Потихоньку осваиваюсь на новом месте службы. Завязываются знакомства среди молодых офицеров и прапорщиков разного возраста. Никто не удивляется, что я, вроде, как молодой еще для прапора… Просто никто и не интересуется, кто я и откуда взялся. Погоны и форма нивелируют возраст. Будь я даже с погонами капитана, все бы решили, что просто хорошо сохранился.
За небольшой период прапорщицкой службы скопилось с полмешка грязного белья и форменной одежды. Спрашиваю у бывалых:
– Как они выходят с этого положения.
– Да, никаких проблем, – отвечает прапорщик Гвоздев, начальник склада ГСМ*.«Высыпаешь свой мешок на пол и роешься в барахле. Среди сорочек ищешь ту, у которой воротничок почище и одеваешь. Так же поступаешь с трусами и носками. И так по кругу каждый раз, когда возникает желание сменить что – то на более чистое…
– Это такой армейский анекдот, среди холостяков. А если реально, – продолжает он, уже всерьез. – Зайди в умывальник. Там в углу стоит стиральная машинка. Купи стирального порошка или лучше попроси у наших химиков* и вперед…
Иду, ищу, нахожу. В углу относительно просторного умывальника ютилось что- то похожее на деревянную кадку, но на подставке. Объемом минимум литров на тридцать, возможно, и более. На днище кадки – обычный «пропеллер», как и во всех более поздних поколениях ее сестер. Сбоку, снаружи возле дна, обычный электромоторчик, а рядом вижу какую-то овальную медную табличку. Присел. Читаю: «Waschmaschine* -1903год».
– Ну, ни фига се! – самопроизвольно вырывается возглас удивления. Вот это старушка! 74 года. И жива, и работает? Да еще как исправно работает!
Как, оказалось, подобрана, как и все подобное на городской свалке, отреставрирована умельцами, и исправно служит уже не первый год на благо холостякам. Один шланг – из крана в бадью. Второй – от соска возле днища на слив. Рядом посреди пола решетка сточной канализации. Обычно для такой работы кооперировалось два-три соседа по комнате или этажу. Сначала нижнее белье, затем рубахи..и т. д. По нашим тогдашним меркам и нашим мужским понятиям, вроде все отстирывалось как надо. Проблема была снята.

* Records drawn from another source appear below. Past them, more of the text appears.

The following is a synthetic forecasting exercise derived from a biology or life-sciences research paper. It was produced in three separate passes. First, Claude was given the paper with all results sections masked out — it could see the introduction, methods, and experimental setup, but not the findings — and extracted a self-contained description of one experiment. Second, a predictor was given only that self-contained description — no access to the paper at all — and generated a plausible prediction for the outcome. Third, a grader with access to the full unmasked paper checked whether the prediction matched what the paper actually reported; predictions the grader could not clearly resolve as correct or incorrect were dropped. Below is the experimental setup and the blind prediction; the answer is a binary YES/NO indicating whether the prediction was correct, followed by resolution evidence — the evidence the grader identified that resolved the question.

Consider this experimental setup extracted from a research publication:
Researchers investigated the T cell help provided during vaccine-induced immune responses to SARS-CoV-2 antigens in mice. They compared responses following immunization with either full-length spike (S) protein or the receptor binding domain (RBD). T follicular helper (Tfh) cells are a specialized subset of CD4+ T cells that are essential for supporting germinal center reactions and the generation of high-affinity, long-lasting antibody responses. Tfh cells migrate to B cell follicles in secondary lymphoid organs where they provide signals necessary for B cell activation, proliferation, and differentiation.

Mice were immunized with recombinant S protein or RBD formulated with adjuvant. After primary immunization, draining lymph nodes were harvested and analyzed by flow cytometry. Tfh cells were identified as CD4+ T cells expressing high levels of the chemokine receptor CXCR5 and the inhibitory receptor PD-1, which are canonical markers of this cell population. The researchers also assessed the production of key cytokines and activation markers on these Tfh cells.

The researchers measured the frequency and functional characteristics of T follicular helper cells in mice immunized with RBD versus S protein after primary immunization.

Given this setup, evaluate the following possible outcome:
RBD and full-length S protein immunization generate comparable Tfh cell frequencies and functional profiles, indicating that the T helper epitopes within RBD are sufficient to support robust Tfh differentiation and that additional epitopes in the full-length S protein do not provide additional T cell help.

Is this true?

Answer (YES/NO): NO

Waschmaschine* (нем.) -стиральная машина.
ГСМ*-горюче смазочных материалов.
химики*-представители службы противохимической защиты. У них был порошок для дезактивации одежды. Отстиривал любые загрязнения.
Патруль по городу
Владимир Озерянин (http://www.proza.ru/avtor/vladius)
см. ФОТО: (извините за качество фотографии).Я с одним из патрульных, в центре города. И улицы-маршруты моего патрулирования.
В полку жизнь била ключом, часто по голове, как любят выражаться в армии. В понедельник с утра меня ошарашили двумя новостями.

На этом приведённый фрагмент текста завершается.